## Given passage:

# # # #

Section 4 — Elo Adjustment

4. Elo Ratings and Strength Adjustment

Raw xG averages do not fully account for the quality of opponents faced. A team averaging 2.2 xG per game against weak defences will face a very different challenge against a top-four side. The Elo system corrects for this.

Elo is a rating system originally developed for chess, widely adapted for team sports. Each team carries a rating that is updated after every match. If the home team wins, their Elo increases and the away team's decreases, with the magnitude of the change determined by the result relative to expectation — beating a much stronger side earns more Elo than beating a weak one. The system converges over time to an accurate measure of team strength.

xGaura uses the Elo differential between the two teams to scale the raw xG averages. Specifically:

          λhome = xGhome avg × (1 + α × ΔElo / 400)

          λaway = xGaway avg × (1 − α × ΔElo / 400)

Where ΔElo is the home team's Elo minus the away team's Elo, and α is the model's Elo sensitivity coefficient (calibrated at 0.18 in v2.4). A home team with a 200-point Elo advantage over the away side will have their expected goals increased by approximately 9%, and the away team's decreased by 9%. This ensures the model correctly penalises mismatched fixtures without relying solely on recent form.

# # # #

## Dataset entries:
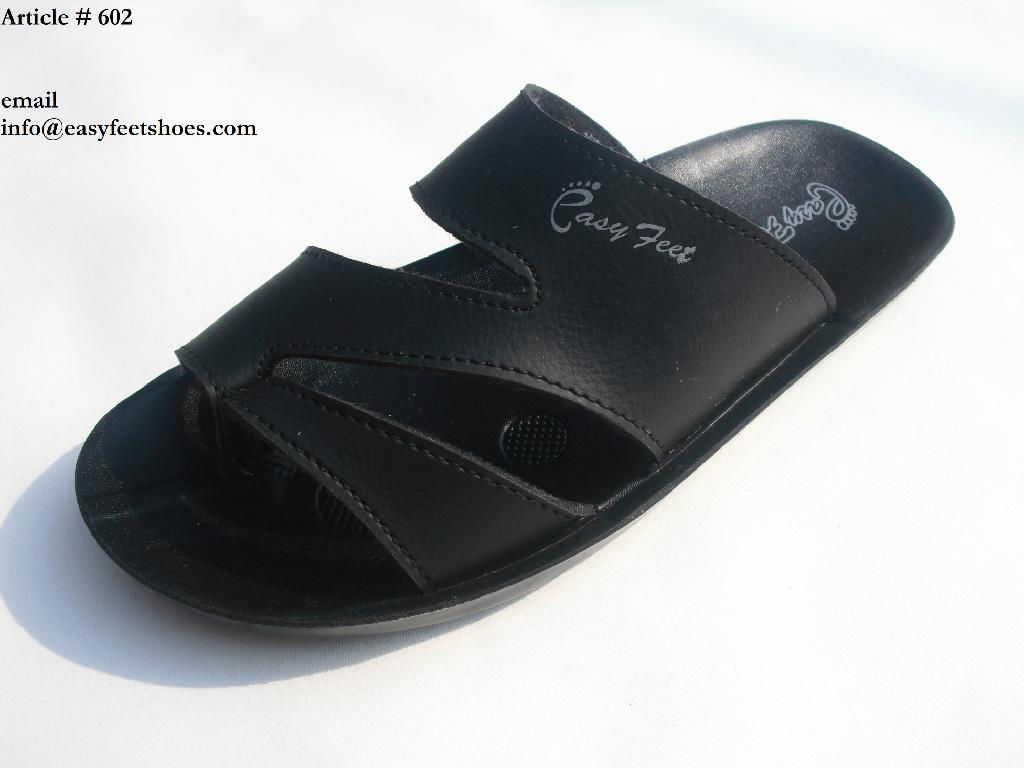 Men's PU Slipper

# # # #

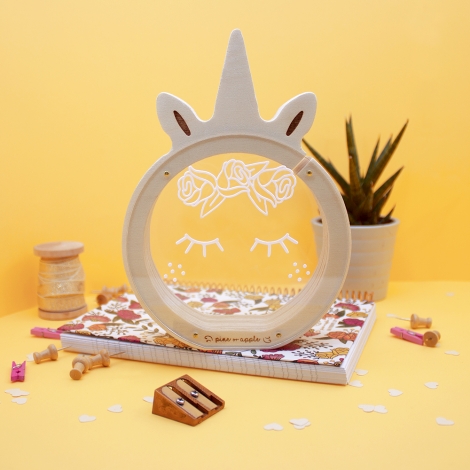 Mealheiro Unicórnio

# # # #

## List of tasks:
[1] What does the Elo adjustment section state on each of these points?
(a) For which game was the Elo system originally developed?
(b) At what value is the Elo sensitivity coefficient α calibrated in v2.4?
(c) By approximately what percentage does a 200-point Elo advantage increase the home team's expected goals?
[2] Reproduce word for word the stretch of the Elo adjustment section that starts at the words "Raw xG averages do" and ends after "(1 + α × ΔElo / 400)".

## Solutions to the exercise:
[1]
(a) Chess.
(b) 0.18.
(c) Approximately 9%.

[2]
Raw xG averages do not fully account for the quality of opponents faced. A team averaging 2.2 xG per game against weak defences will face a very different challenge against a top-four side. The Elo system corrects for this.

Elo is a rating system originally developed for chess, widely adapted for team sports. Each team carries a rating that is updated after every match. If the home team wins, their Elo increases and the away team's decreases, with the magnitude of the change determined by the result relative to expectation — beating a much stronger side earns more Elo than beating a weak one. The system converges over time to an accurate measure of team strength.

xGaura uses the Elo differential between the two teams to scale the raw xG averages. Specifically:

          λhome = xGhome avg × (1 + α × ΔElo / 400)